There is a law of gravitation spiritual as well as physical. The downward plunge, the leap earthward is natural because in accordance with this law. But what natural law can turn the current upward, heavenward? A burning brand and natural law can accomplish a transformation of ruin; but it needs Divine intervention, a law of supernatural potency, to repair the ruin, erect the pillars of redemption, and upon them to sweep the arch of perfected restoration. In other words, between Luz and Bethel--the grove of almonds and the house of God--I recognize the necessity of a Divine heart and a Divine hand.

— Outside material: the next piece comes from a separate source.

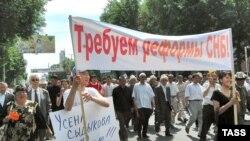 """2006-жылы 27-майда """"Реформа кыймылы"""" Бишкекте митинг уюштурган"""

I. Let us view LUZ BEFORE THE TRANSFORMATION. In the midst of a wild and rugged region, broken here and there by hills, from the top of one of which Lot surveyed the well-watered valley of Jordan, and Abraham scanned his promised inheritance, a few stunted almond trees, drawing precarious nourishment from the scanty soil, afford grateful shade to the traveller. Gray, bare rocks everywhere shoot their sharp peaks through the parched earth, and not a vestige of verdure relieves the eye save the little clump of trees which gives Luz its name. Significant symbol--the almond tree! Precious, princely, yet, if embittered, deadly poison. Does the patriarch in famine-stricken Canaan design to send presents to Egypt to propitiate “the man, the lord of the country,” then he chooses the fruit of the almond tree to make his offering acceptable. Precious fruit! There is uniting in the wilderness among the princes of the host of Israel against the supremacy of Aaron, and a rod of the almond tree is chosen to represent the head of each tribe in the tabernacle of witness. Princely fruit! Precious, princely man! The almond tree of this bleak and rugged world. Let us reverence humanity. Not the rank or station, the varied and varying adventitious enwrapments of his lot, but the man himself! But alas! the almond may become embittered and tranformed into deadly poison. Strangely, the bitter fruit does not differ in chemical composition from the other, yet by a mysterious change of nature, it becomes a deadly thing. Sad, yet striking symbol of man! A virulent poison has entered his life-blood and venomed the whole. Men are apt to regard sin as the commission of a few evil acts, and they are disposed to balance their so-called good acts, against the evil, with a secret complacency that the account must balance in their favour. But sin is a permeating poison, engendering the habitual disposition of rebellion against and distrust toward God, circulating its venom through every artery of the soul and tainting all the issues of life and thought.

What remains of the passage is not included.